- What is needed
Where the string "frame" appears in a line of the material below, copy that line.
-*-
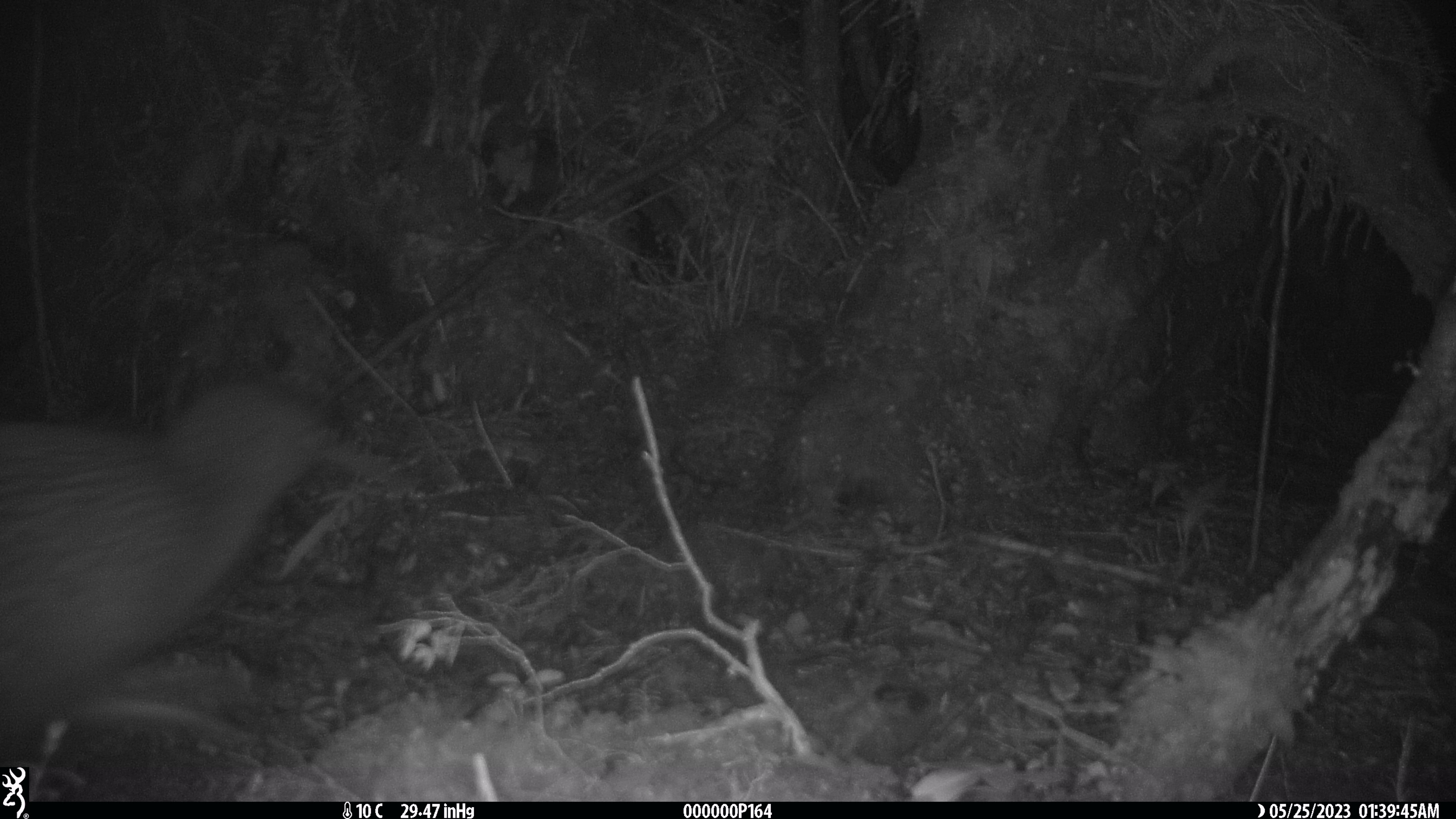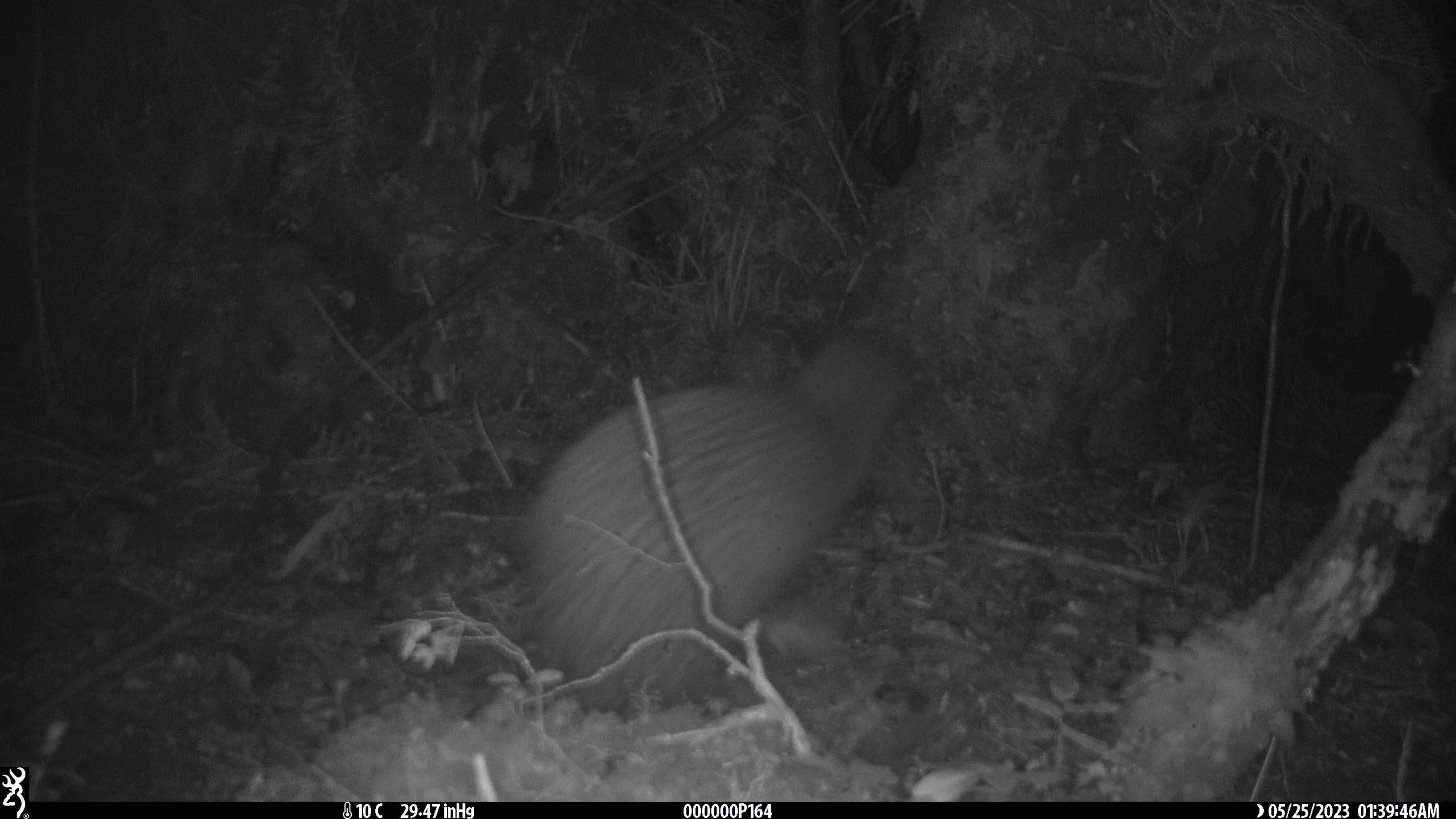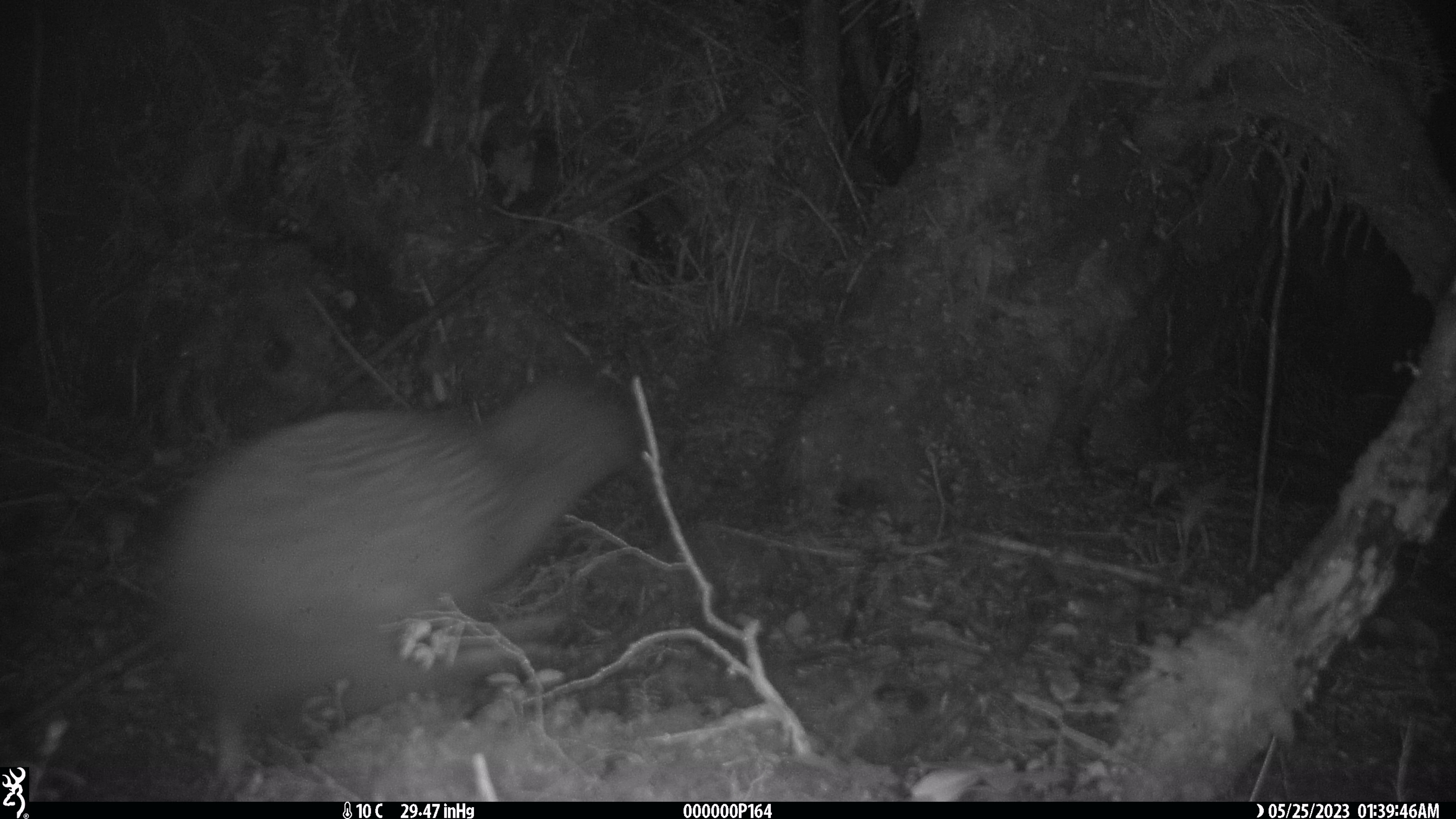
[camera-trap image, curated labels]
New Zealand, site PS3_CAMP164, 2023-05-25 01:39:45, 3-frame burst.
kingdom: Animalia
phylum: Chordata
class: Aves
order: Apterygiformes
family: Apterygidae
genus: Apteryx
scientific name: Apteryx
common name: kiwi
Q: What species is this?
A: Kiwi (Apteryx).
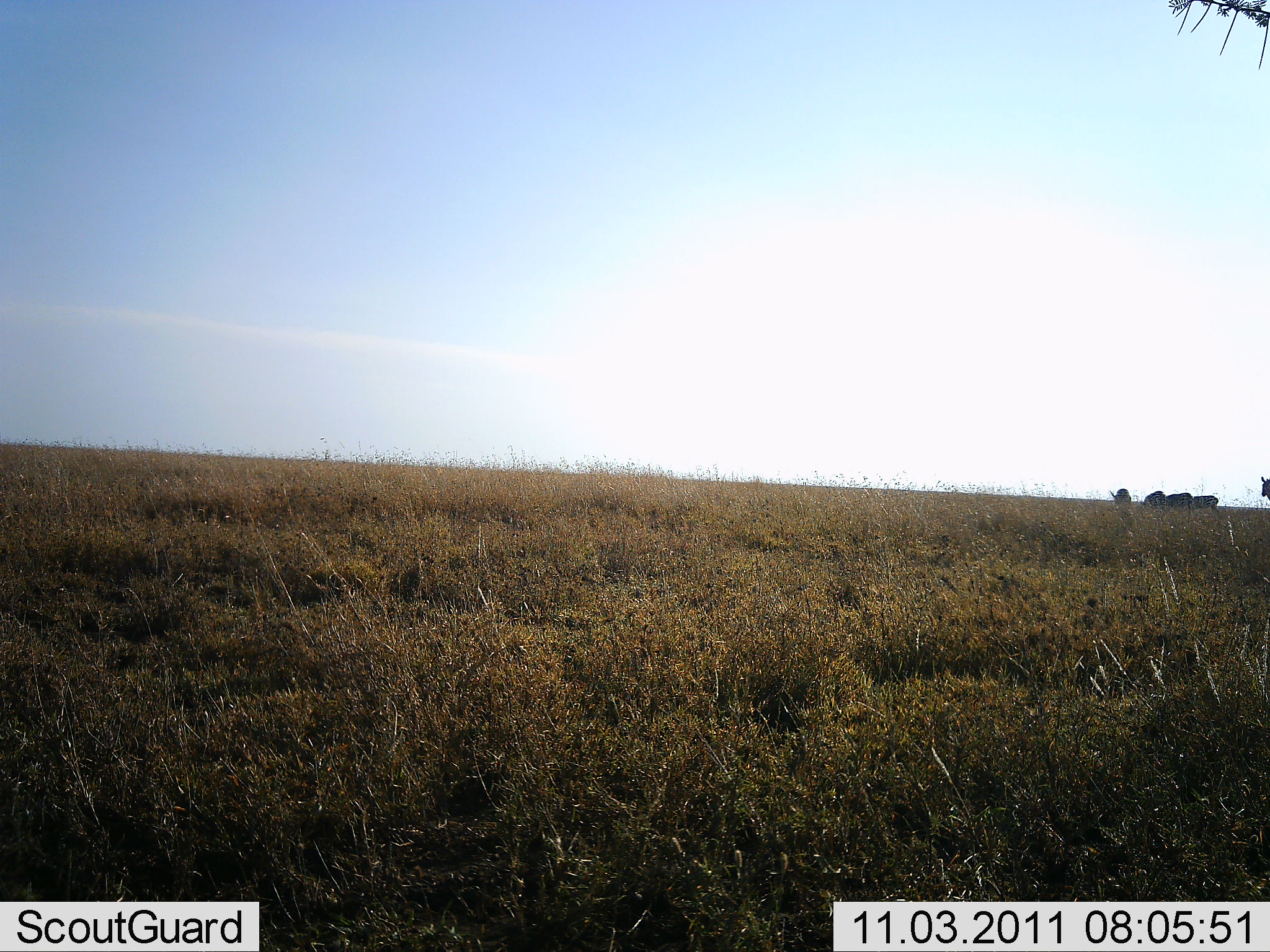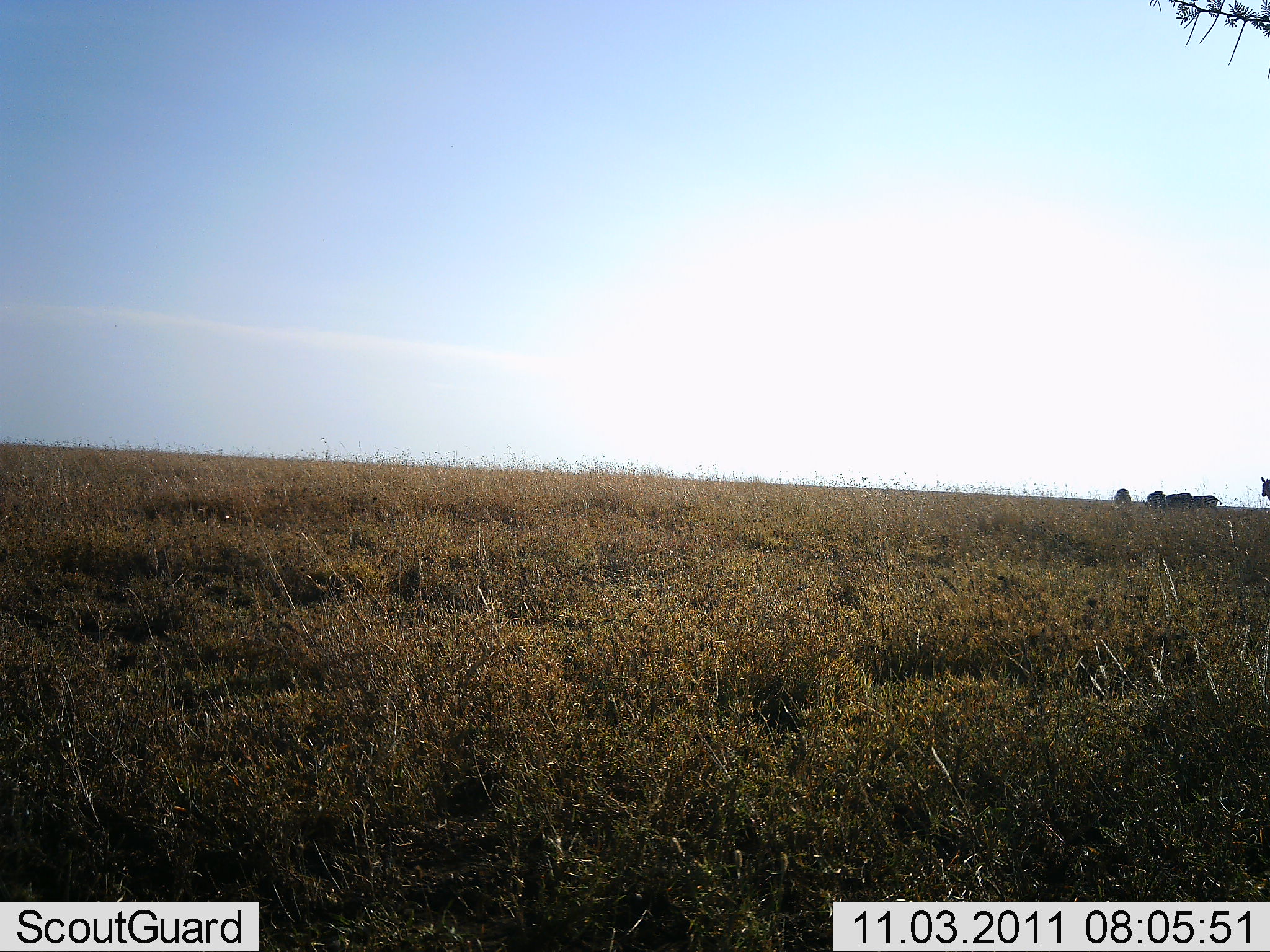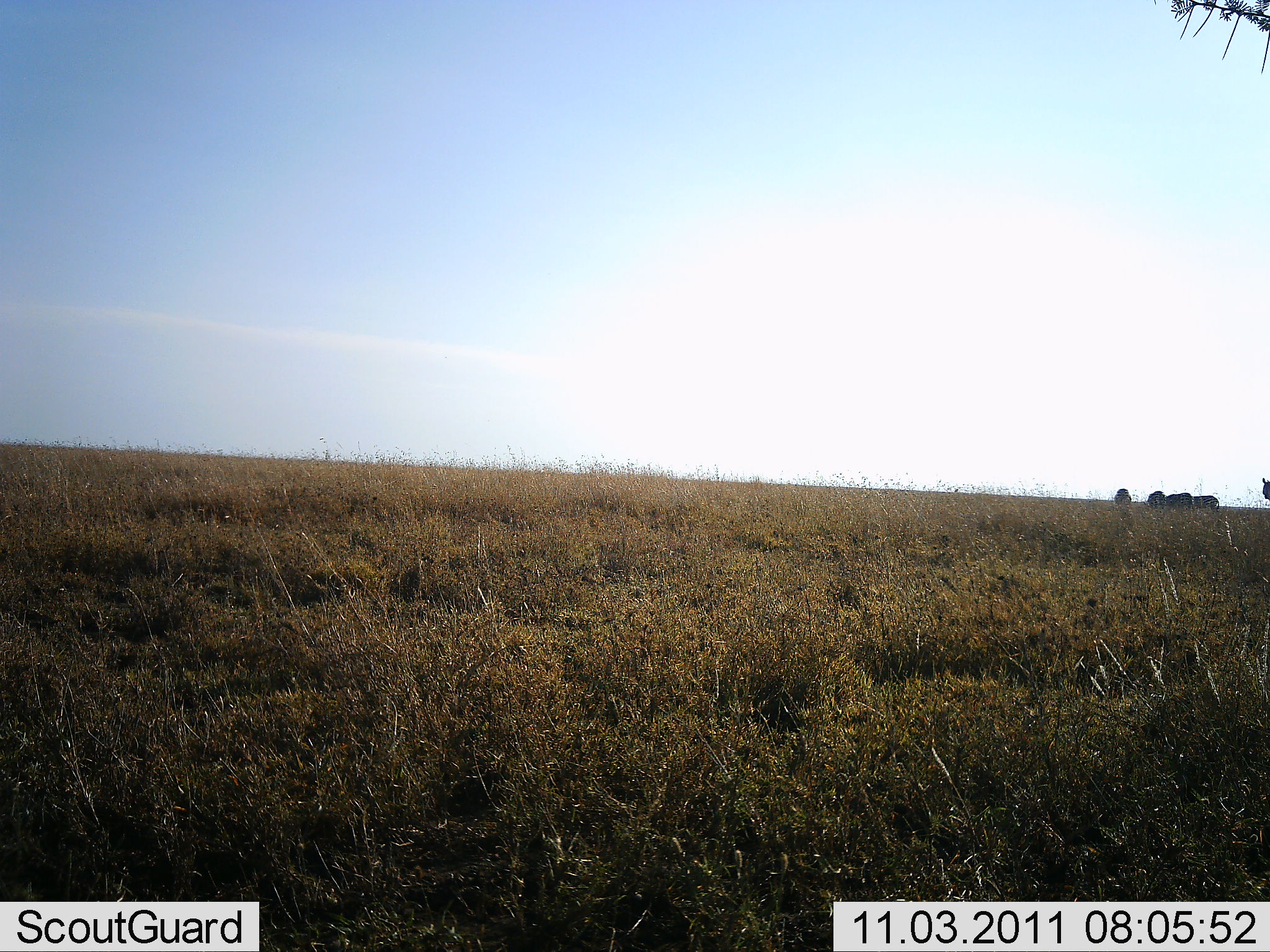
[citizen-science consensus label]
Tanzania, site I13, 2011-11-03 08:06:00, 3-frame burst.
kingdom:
-*-
- Result
New Zealand, site PS3_CAMP164, 2023-05-25 01:39:45, 3-frame burst.
Tanzania, site I13, 2011-11-03 08:06:00, 3-frame burst.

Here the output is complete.